New native digital edition apps for Education in Chemistry and Ibis, and a replica for ITP’s Education Journal Middle East
Three education magazines release new apps into the Apple Newsstand as the pace of new digital edition releases picks up in March
The rate of new digital editions making their debut inside the Apple Newsstand has accelerated in March, driven by replica editions being released by revenue-share platforms, and the appearance of more specialty titles – education and B2B.
Most major consumer titles are already inside the Newsstand, generally with hybrid or native digital editions, even if they produce replicas for other digital newsstands. Sadly, many titles are reporting slower growth in sales from the Newsstand, or even a decline, in their latest publisher’s statements. The mismanagement of the Newsstand by Apple, combined with the flooding of the Newsstand with replica editions (many now coming from countries that previously had few new releases), is combining to give the impression to some media observers that the vast majority of digital editions are unreadable, if even discovered.
But there are still many new interesting digital editions being released into the Newsstand, and as many of them are not there to build readerships, but simply to give existing readers a new way to access their issues, they may find the Newsstand continuing to be useful.
Described as the “magazine for chemistry teachers across secondary, further and higher education,” Education in Chemistry will be offering some of its issues inside the app free of charge, while pricing others at £3.99. Auto-renewable subscriptions are also available: six months at £10.99, and twelve months at £20.99.
The new Newsstand app uses the Pugpig which produces a very readable digital edition for both the iPad and iPhone.
In fact, the one thing that all three new digital editions mentioned in this post have in common is that they have produced an app that work on both the iPad and iPhone.
Ibis is from Wiley Publishing, and is one of a large group of publications the publisher has recently launched into the Newsstand.
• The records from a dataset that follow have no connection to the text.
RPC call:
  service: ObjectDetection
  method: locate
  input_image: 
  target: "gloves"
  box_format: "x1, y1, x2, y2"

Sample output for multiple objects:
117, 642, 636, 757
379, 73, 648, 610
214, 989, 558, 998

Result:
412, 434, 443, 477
Ibis is the 278th app for the iPad so far released, well over 200 of which were released into the Newsstand.
I suppose this points to one of the problems with the Newsstand (as well as one of its positives): it is filled with many titles that one would not normally be seen in a consumer newsstand of print magazines. B2B magazines and scientific journals are of limited interest to the vast majority of magazine readers, but because the Newsstand is mismanaged by Apple these titles are just mixed into the inventory of all titles. The individual categories are broken and Apple stubbornly refuses to fix them, so finding a specialty title is a crap shoot.
But most publishers of specialty titles maintain their own databases of past and present readers which helps with informing readers of any new digital edition (though this is one reason why it is insane that so many B2B publishers have let their readership lists go to seed after they have dropped their BPA audits).
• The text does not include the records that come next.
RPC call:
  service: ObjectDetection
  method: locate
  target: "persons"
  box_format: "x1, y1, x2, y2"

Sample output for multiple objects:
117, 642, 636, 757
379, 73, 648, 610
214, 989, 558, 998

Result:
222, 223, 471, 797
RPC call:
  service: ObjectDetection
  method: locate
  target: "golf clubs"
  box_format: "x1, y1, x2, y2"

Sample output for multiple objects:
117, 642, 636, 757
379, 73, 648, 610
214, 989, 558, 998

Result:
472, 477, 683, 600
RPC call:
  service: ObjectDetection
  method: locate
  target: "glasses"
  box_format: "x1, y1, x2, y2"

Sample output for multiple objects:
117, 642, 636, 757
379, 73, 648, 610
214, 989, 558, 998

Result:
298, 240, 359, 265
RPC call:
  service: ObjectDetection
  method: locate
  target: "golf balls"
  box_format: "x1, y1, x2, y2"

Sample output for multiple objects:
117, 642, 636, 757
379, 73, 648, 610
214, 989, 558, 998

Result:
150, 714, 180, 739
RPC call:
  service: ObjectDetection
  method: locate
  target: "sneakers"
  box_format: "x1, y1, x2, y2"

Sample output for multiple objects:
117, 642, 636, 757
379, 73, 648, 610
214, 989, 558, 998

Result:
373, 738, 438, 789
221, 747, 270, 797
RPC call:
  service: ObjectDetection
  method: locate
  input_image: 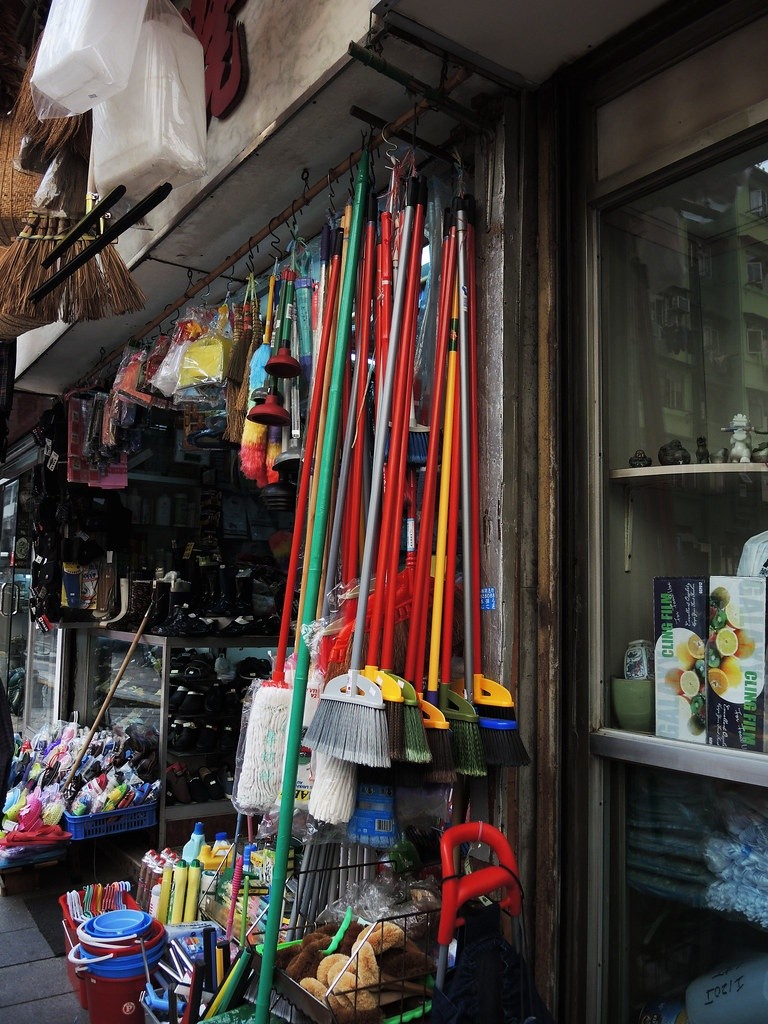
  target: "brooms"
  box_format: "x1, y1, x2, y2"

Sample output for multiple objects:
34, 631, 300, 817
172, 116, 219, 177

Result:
303, 201, 530, 770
Ibis, I should point out, is the journal of avian science – and Wiley’s digital editions, because so many have been produced, follow a standard format which produces a very readable, news feed-like digital edition.
Education Journal Middle East is the latest Newsstand app released from ITP Publishing, and their 78th to be released into the Apple App Store.
ITP was founded in 1987 in the UK, but has subsequently relocated to Dubai in the United Arab Emirates.
Of the three new apps, this is the one that is simply a replica editions. The digital edition depends entirely on pinch-to-zoom for the reader to be able to pull up the content to a large enough size that it can be read.
With many publishers realizing that owners of larger smartphones will be depending on their mobile devices for reading digital editions, it is more important than ever to produce one that can, you know, actually be read. That is why these PDF-based digital editions appearing on the iPhone side of the App Store make little sense.
Some vendors are creating digital editions that provide both a PDF of the print edition, but with headlines hot linked to text versions of the articles. This means the art director’s layouts will be abandoned, but at least the content will be readable (and a few include at some of the artwork, as well).